"Lelli implemented a two-register variant of Shor's algorithm on IBM Quantum cloud hardware, targeting elliptic curves of the form used in Bitcoin's secp256k1 standard. The circuit ran across multiple IBM Heron r2 processors, including ibm_torino and ibm_fez, and relied on techniques designed for noisy intermediate-scale quantum devices."
"Bitcoin developers and cryptographers moved quickly to dismiss the result, contending that the quantum hardware added no meaningful value to the outcome. Project Eleven's X post announcing the milestone now carries a Community Notes fact check, stating that the approach used to recover the 15-bit ECC key depends on classical verification of outputs indistinguishable from random noise."
Giancarlo Lelli was awarded 1 BTC for successfully cracking a 15-bit ECC key using IBM quantum hardware.
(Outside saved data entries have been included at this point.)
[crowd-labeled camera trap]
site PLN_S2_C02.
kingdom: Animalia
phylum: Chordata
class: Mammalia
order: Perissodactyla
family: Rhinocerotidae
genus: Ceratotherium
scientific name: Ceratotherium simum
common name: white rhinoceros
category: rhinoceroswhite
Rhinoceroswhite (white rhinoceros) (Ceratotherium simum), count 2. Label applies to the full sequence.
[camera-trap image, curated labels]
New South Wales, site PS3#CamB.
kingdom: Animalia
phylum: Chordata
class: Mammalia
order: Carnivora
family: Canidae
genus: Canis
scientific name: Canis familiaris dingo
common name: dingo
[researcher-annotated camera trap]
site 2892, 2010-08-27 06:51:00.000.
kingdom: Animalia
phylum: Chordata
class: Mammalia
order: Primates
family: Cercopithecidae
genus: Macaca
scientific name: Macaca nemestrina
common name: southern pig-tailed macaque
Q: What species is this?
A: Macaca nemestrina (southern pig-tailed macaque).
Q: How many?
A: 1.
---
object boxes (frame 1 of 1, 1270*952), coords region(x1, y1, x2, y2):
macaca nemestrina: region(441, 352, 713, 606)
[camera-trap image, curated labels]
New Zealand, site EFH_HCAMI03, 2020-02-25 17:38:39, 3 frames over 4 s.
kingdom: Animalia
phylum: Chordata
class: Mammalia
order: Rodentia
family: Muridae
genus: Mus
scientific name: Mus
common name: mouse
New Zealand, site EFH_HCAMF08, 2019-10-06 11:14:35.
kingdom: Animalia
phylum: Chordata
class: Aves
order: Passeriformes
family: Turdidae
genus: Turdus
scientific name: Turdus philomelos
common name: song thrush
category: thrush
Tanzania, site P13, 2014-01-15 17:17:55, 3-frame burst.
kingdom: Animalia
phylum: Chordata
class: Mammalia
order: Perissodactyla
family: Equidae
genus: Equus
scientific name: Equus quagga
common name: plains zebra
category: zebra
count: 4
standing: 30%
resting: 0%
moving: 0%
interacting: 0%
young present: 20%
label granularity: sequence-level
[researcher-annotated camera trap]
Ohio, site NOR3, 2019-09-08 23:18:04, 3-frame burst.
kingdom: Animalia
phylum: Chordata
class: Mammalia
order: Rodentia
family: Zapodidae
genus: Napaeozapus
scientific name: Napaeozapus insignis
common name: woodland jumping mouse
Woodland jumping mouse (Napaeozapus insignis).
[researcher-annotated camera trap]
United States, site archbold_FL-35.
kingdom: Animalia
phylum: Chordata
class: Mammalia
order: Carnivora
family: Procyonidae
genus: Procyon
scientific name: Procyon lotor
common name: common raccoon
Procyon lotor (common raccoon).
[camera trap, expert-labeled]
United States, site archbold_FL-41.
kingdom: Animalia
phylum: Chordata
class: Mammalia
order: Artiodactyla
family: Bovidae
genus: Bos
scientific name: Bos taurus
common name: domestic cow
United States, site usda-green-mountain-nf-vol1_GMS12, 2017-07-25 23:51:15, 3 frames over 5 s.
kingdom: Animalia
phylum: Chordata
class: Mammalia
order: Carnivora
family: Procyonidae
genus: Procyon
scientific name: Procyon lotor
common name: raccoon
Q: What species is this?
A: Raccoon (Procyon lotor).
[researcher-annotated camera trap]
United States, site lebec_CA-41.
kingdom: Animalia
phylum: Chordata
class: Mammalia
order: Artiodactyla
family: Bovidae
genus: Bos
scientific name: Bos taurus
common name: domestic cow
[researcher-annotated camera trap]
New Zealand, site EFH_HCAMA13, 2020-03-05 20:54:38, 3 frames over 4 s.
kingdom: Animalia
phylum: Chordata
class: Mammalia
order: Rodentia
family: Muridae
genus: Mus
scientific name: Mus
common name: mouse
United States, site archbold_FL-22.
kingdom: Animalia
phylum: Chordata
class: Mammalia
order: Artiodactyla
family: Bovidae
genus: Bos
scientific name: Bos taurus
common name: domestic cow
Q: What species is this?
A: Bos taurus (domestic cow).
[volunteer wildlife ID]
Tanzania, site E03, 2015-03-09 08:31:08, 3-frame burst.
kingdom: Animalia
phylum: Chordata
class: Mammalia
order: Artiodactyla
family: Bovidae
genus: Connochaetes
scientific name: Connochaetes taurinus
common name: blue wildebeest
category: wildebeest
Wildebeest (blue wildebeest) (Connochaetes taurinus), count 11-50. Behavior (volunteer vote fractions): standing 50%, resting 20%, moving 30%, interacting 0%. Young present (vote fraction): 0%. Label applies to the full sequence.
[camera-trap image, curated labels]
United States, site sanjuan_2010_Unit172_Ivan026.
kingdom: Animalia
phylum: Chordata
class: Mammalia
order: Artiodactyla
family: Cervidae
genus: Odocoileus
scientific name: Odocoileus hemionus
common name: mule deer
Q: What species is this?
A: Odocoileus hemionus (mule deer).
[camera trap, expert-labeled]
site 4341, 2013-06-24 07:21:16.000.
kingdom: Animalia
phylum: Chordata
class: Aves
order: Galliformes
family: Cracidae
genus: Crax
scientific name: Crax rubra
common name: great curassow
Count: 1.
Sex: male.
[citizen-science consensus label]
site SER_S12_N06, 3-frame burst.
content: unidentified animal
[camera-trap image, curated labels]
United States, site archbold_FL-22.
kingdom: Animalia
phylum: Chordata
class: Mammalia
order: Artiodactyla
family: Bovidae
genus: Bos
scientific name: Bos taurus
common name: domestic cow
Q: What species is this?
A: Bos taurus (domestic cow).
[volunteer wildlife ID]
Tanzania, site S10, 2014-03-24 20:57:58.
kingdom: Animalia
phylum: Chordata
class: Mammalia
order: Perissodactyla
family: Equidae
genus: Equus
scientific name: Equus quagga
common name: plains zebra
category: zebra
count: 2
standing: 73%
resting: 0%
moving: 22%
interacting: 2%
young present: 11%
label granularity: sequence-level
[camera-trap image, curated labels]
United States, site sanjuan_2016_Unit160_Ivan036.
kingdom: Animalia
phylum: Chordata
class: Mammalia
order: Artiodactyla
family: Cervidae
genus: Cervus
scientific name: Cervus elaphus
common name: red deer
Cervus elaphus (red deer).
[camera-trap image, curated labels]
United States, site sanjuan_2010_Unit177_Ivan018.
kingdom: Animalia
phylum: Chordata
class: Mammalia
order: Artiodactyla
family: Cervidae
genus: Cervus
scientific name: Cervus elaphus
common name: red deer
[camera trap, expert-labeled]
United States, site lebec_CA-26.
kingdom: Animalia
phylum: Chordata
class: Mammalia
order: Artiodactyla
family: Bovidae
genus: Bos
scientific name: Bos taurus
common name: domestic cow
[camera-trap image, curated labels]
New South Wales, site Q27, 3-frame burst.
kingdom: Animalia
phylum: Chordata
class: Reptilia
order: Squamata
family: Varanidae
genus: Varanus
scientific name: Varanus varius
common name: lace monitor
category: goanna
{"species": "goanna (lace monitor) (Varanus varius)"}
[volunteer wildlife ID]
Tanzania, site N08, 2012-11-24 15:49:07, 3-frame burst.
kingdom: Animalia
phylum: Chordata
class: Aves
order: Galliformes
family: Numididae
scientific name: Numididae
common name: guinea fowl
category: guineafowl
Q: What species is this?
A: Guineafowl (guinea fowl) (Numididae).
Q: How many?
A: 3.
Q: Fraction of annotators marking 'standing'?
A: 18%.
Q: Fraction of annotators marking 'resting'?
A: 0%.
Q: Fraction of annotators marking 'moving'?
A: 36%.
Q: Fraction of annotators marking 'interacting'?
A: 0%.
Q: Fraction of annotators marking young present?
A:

Bitcoin developers indicated that Lelli's results replicated with random noise, suggesting no quantum advantage over classical methods. The achievement represents a significant increase in search-space complexity but leaves Bitcoin's security intact, as the gap to 256-bit secp256k1 remains vast. Lelli's work, including code and logs, is publicly available, but developers quickly dismissed the results as classical guessing rather than a true quantum breakthrough.